一方、床面投写の場合には、補正係数がマイナスとなり、図15(B−2)に示すように、画面の下辺側を圧縮する補正が行われ、ついで図15(C−2)に示すように、画面の上下を反転させる処理が行われ、これにより得られた出力画面を床面103に投写すると、図15(D−2)に示すように、上下が反転した歪みのない矩形の画面が表示される。
なお、前記の例では、可動体12が、光学エンジン部21が収容された第1のユニット(光学エンジンユニット)と、これを回動可能に支持する第2のユニット(制御ユニット)とからなり、第2のユニットに制御部81を収容する構成としたが、この制御部81を光学エンジン部21とともに第1のユニットに収容した構成としたり、あるいは制御部81を画像表示装置1が内蔵される電子機器の筐体側に設けて、第2のユニットを単に第1のユニットを支持する支持体とした構成としてもよい。
また、前記の例では、投射角度を−90度から+90度の範囲で調整することができる構成として、壁面上向き投写、天井面投写、壁面下向き投写、および床面投写の4つの投写形態に対応するようにしたが、投射角度を0度からプラス側にのみ調整することができる構成として、壁面上向き投写および天井面投写の2つの投写形態に対応するようにしてもよい。
また、投射角度を+90度からさらにプラス側に調整することができる構成としてもよく、この場合、+90度を境にして画面の台形歪みの方向が逆になるため、天井面投写を2つの投写形態に分けて補正係数を設定する。また、投射角度を−90度からさらにマイナス側に調整することができる構成としてもよく、この場合、−90度を境にして画面の台形歪みの方向が逆になるため、床面投写を2つの投写形態に分けて補正係数を設定する。
また、前記の例では、壁面101、天井面102および床面103に対して画面を投写するものとしたが、本発明における壁面上向き投写、天井面投写、壁面下向き投写、および床面投写の各投写形態は、実際の室内の壁面、天井面および床面に画面を投写する他に、室内の壁面、天井面および床面に沿って鉛直方向あるいは水平方向に配置されたスクリーン部材に画面を投写する場合も含む。

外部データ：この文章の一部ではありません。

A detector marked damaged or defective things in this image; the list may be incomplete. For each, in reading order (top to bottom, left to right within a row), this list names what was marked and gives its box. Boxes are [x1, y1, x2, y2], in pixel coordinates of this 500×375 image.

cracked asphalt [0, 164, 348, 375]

なお、ここでは、本発明による画像表示装置1を携帯型情報処理装置2に内蔵した例を示したが、他の携帯型の情報端末装置などの電子機器に内蔵することも可能である。
また、前記の例では、携帯型情報処理装置2の収容スペースに、本発明による画像表示装置1が光ディスク装置と取り替え可能に収容される構成としたが、携帯型情報処理装置などの電子機器に光ディスク装置などの他の装置と取り替えできない状態で収容される構成も可能である。

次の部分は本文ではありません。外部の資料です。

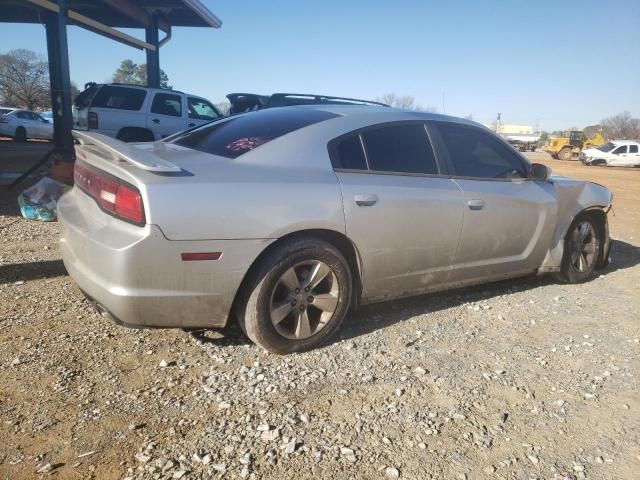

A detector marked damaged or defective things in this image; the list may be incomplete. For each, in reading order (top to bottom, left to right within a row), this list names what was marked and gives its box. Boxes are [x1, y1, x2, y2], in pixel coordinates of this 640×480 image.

crumpled fender [536, 177, 612, 274]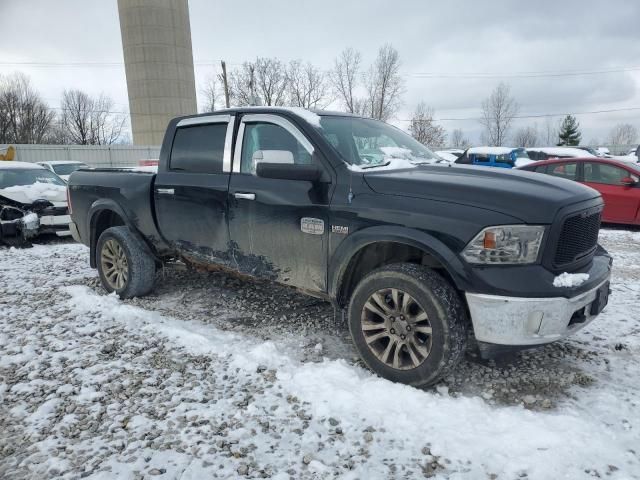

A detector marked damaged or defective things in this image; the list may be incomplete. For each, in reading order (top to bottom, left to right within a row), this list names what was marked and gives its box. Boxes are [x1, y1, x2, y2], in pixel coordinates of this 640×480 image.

damaged vehicle [0, 161, 72, 246]
damaged vehicle [67, 107, 612, 388]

また、前記の例では、投写角度を上下方向に変化させるために回動可能に設けられる投写ユニットを、光学エンジン部全体が収容される光学エンジンユニットとしたが、本発明における投写ユニットは、光学エンジン部の一部である投写光学系を少なくとも備えた構成であればよく、例えば投写光学系を構成するミラーで投写角度を変化させる構成も可能である。